Passage for review:
One jump will be in the monitoring of a patient's blood chemistry. Today, anyone taking Celebrex, for example, must have a blood test every six months to verify that their liver is still functioning normally. This blood sample is removed from the body using a needle, then shipped to a laboratory for the testing.
The U.S. Patent Office has already granted patents for a device that will do this blood test without removing any blood from the patient's body. It can do this because the device is implanted inside the body, just under the skin, and outputs its test results using the same technology found in RFID chips. What's more, it provides the additional advantage that it can take a reading anytime. Ten thousand readings per day becomes no greater task than just one.
At first these implantable blood monitoring devices will gain popularity for those most in need of frequent blood testing—diabetics and those with kidney failure for example. But as they become cheaper and commonly understood they will also become more readily available and more socially acceptable.
Eventually only the very poor will lack them. Parents will be seen as irresponsible if they don't get them to monitor their child's health. And of course the day will come when your Great Mother, sometimes referred to as your government, will mandate that all children must have them by a certain age, just as today's children are required to have specific vaccinations. At that point, no law abiding citizen will be able to opt out.

What to work on: Quote the passage on implantable blood monitors word for word, from "The U.S. Patent" to "more socially acceptable.".

Source information:
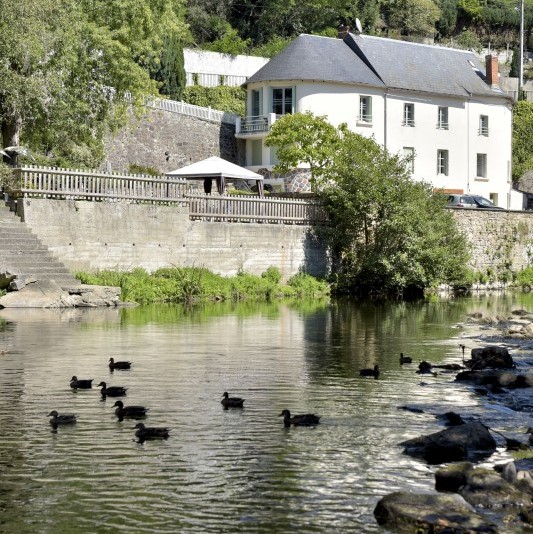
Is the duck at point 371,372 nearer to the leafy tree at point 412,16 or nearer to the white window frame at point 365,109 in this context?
the white window frame at point 365,109

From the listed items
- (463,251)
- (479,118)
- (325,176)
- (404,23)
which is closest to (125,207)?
(325,176)

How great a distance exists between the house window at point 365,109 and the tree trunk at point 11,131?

Answer to this exercise:
The U.S. Patent Office has already granted patents for a device that will do this blood test without removing any blood from the patient's body. It can do this because the device is implanted inside the body, just under the skin, and outputs its test results using the same technology found in RFID chips. What's more, it provides the additional advantage that it can take a reading anytime. Ten thousand readings per day becomes no greater task than just one.
At first these implantable blood monitoring devices will gain popularity for those most in need of frequent blood testing—diabetics and those with kidney failure for example. But as they become cheaper and commonly understood they will also become more readily available and more socially acceptable.